Money
Banks offer COVID-19 loans on easy terms: Should you opt for these?
A personal loan should be your last resort while borrowing. If you are in a tight financial situation, first try and tap your emergency corpus if you have one
The second wave of the COVID-19 pandemic has affected millions of families across India. The hospital bills for the treatment have run up to lakhs of rupees for families. During this period, the Reserve Bank of India (RBI) announced COVID relief measures.
It allowed banks to launch a special personal loan scheme to help people tide over any cash crunch during the COVID-19 pandemic, with relaxed repayment norms.
Should you opt for a COVID-19 special personal loan scheme to ease your short-term financial pain?
Terms of the scheme
These special personal loan schemes of banks are now made available for treatment related to COVID-19. While applying for a COVID-19 personal loan, the borrower has to give an undertaking that the funds are required for meeting treatment expenses. Banks ask for a COVID-positive report from customers taking loans for treatment, on or after April 1, 2021. The terms of COVID-19 personal loans vary across banks.
Gaurav Aggarwal, Senior Director & Head of Unsecured Loans, Paisabazaar.com says, “The special COVID-related personal loan schemes launched by a few PSU banks during the second wave can only be availed by a select group of existing depositors and borrowers, as per the eligibility criteria set by these banks.”
For instance, State Bank of India’s (SBI) KAVACH personal loan scheme is for treating the COVID-19 infection of self or for the family on or after April 1, 2021. It also processes reimbursement of expenses already incurred for COVID-19 treatment. It is available to customers of the bank – salaried, non-salaried and pensioners – with no processing fee or collateral. There are no foreclosure charges either. The minimum loan amount is Rs 25,000 and the maximum sum is Rs 5 lakh.
Similarly, Punjab National Bank’s PNB Sahyog RIN COVID is a personal loan specifically for COVID treatment of self or family members infected on or after April 1, 2021. It is available to all government or private salaried individuals having their salary account with the bank and drawing a regular income for the last 12 months. The loan amount will be six times the average of the last six months’ salary credited in the account and capped at Rs 3 lakh. The salary will be verified from the bank statement.

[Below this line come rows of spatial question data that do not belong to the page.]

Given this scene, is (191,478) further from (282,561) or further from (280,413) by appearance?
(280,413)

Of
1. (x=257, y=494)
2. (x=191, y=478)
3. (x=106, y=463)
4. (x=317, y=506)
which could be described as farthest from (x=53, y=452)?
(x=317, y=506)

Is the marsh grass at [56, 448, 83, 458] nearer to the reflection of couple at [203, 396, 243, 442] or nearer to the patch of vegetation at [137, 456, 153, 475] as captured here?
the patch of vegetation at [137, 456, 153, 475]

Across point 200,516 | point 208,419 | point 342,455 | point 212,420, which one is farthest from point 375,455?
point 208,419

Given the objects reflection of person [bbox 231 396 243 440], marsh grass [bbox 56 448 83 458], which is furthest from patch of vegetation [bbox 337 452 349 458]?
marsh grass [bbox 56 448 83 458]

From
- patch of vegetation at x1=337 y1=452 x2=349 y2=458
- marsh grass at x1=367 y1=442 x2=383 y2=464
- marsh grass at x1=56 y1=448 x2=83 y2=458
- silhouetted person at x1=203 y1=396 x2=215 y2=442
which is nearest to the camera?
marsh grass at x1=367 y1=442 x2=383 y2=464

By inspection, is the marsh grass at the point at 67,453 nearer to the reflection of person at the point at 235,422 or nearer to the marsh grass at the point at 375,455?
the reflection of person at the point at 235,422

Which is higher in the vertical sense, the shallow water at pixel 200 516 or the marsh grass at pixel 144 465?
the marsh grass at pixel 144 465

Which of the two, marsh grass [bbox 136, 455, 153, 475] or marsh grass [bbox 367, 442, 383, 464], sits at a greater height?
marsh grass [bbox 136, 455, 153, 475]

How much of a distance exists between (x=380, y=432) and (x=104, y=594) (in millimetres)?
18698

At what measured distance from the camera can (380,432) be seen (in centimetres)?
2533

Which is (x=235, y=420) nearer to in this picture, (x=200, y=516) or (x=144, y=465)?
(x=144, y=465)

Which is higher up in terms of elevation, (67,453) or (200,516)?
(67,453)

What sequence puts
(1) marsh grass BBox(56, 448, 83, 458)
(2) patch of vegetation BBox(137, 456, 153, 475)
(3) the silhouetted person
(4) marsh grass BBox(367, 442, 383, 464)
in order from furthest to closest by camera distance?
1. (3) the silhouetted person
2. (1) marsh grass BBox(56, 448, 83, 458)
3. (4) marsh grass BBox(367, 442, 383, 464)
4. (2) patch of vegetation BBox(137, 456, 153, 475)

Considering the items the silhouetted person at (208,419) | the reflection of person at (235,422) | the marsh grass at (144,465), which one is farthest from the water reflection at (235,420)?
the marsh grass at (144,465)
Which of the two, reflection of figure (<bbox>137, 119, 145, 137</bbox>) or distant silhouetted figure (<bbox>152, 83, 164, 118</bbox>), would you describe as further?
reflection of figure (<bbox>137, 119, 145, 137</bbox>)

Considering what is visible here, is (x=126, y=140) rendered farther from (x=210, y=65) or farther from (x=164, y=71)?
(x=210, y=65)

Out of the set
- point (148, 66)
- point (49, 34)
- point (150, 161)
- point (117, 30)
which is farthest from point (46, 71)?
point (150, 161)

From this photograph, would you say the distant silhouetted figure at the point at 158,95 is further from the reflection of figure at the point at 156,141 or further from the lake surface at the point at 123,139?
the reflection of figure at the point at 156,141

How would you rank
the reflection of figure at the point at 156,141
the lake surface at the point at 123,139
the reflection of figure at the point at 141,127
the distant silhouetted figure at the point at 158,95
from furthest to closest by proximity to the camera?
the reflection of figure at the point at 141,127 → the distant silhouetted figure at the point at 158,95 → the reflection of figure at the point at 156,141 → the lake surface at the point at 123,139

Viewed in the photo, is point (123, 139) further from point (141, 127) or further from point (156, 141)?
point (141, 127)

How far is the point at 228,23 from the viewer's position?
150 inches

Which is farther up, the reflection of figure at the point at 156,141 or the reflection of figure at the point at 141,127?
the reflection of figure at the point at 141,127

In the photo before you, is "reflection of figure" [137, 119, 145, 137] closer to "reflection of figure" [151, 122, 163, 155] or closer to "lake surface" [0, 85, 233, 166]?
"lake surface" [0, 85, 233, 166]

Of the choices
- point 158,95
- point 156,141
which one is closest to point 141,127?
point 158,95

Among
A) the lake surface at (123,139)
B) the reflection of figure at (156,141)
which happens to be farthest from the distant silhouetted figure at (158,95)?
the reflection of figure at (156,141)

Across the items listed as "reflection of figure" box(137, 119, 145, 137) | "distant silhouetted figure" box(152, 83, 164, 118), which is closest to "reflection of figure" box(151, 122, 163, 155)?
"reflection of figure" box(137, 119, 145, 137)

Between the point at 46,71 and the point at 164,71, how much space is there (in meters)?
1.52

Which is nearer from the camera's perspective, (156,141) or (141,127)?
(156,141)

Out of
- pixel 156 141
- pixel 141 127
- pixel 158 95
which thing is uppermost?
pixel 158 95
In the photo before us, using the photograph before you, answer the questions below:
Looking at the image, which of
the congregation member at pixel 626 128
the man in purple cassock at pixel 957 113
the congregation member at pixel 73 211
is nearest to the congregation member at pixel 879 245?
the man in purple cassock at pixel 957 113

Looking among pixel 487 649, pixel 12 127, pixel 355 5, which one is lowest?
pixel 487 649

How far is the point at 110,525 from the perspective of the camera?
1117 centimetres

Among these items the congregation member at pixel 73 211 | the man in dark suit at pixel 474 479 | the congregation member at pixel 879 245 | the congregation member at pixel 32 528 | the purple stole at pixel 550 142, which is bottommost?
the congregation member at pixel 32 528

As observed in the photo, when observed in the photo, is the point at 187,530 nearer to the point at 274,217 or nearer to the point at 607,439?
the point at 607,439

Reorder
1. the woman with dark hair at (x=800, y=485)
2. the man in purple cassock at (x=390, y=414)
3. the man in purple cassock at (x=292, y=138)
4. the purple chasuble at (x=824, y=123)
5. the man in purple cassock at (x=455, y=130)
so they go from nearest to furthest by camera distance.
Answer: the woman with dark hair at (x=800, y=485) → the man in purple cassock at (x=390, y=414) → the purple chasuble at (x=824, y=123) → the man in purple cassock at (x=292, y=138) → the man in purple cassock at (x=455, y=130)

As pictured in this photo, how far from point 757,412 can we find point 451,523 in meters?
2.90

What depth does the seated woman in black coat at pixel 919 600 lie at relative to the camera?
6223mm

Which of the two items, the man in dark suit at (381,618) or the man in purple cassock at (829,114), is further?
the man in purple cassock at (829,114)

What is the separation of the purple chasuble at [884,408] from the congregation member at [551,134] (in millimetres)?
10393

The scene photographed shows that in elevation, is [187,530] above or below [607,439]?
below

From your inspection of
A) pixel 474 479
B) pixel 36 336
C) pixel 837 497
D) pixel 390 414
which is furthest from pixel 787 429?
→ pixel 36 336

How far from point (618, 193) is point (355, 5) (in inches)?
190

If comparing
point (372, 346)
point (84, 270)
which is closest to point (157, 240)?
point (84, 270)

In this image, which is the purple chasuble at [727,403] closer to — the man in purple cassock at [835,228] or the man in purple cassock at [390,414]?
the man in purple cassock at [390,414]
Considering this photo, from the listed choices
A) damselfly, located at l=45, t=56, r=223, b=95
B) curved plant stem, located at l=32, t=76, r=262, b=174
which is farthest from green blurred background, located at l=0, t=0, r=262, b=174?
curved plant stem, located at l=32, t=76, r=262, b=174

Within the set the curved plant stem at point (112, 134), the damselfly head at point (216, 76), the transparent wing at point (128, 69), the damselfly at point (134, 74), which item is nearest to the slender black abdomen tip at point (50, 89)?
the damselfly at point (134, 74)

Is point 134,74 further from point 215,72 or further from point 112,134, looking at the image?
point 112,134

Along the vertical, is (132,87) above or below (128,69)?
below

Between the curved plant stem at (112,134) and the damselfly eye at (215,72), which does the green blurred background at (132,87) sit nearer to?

Bank of India offers the COVID-19 personal loan only to customers drawing a salary through the bank, all existing personal and housing loan customers. The maximum loan amount is capped at Rs 5 lakh and the maximum tenure of the scheme is three years, including a six-month moratorium that borrowers can avail. During the moratorium period, borrowers are not required to pay any loan instalment to the bank.
Bank of Baroda has its own version of COVID personal loans for existing home loan, loan against property (LAP) and auto loan customers. The customer should have stuck to the bank for at least six months and should have paid a minimum of three months’ instalments already. The COVID personal loan amount can be 10 percent of the sanctioned limit of an existing and on-going home loan or LAP and 20 percent of the sanctioned limit of the auto loan the customer would have taken. The maximum loan amount is capped at Rs 5 lakh.
Union Bank of India extends the loan to existing customers. The maximum loan amount is capped at Rs 5 lakh. The tenure of the scheme can extend up to five years, including a six-month moratorium period.
Raj Khosla, Managing Director and Founder, MyMoneyMantra says, “Banks are restricting these personal loans to existing salaried, pensioners and loan customers because they know the credit history of the borrower before sanctioning them.”
What works
Interest rates on COVID-19 loans start from 6.85 percent and go up to 8.5 percent (refer to table). Regular personal loans come at interest rates of 8.90-14.50 percent depending on your credit score and income.
“These schemes are offered purposely at low-interest rates to help many (existing) customers whose cash flows may have got impacted due to the costs incurred on medical treatment of COVID-19,” says Gaurav Gupta, Co-founder and CEO of MyLoanCare.in.
What doesn’t work
The COVID-19 personal loan schemes are restricted to existing customers of these banks.
“Banks will mainly lend only to customers who have a regular credit of salary from the employer as per terms and conditions for eligibility as explained above,” says Khosla. For existing loan customers, the bank will verify the track record of repayments and credit scores before disbursing any amounts.
A moratorium of three to six months is given. But, “During the moratorium, interest is charged and is added to the repayment costs of the borrower,” says Khosla.
Should you opt for it?
A personal loan should be your last resort while borrowing. If you are in a tight financial situation, first try and tap your emergency corpus if you have one. If you don’t, then liquidate your existing dud investments and gold holdings.
Do not opt for these loans just because they are easily available online and carry low interest rates compared to regular personal loans.
Khosla advises caution. “At this time, be frugal and control your expenses. Only if it’s a dire emergency should you opt for a COVID personal loan.”
Some may want to tap the top-up option available in existing home loans for meeting cashflow constraints.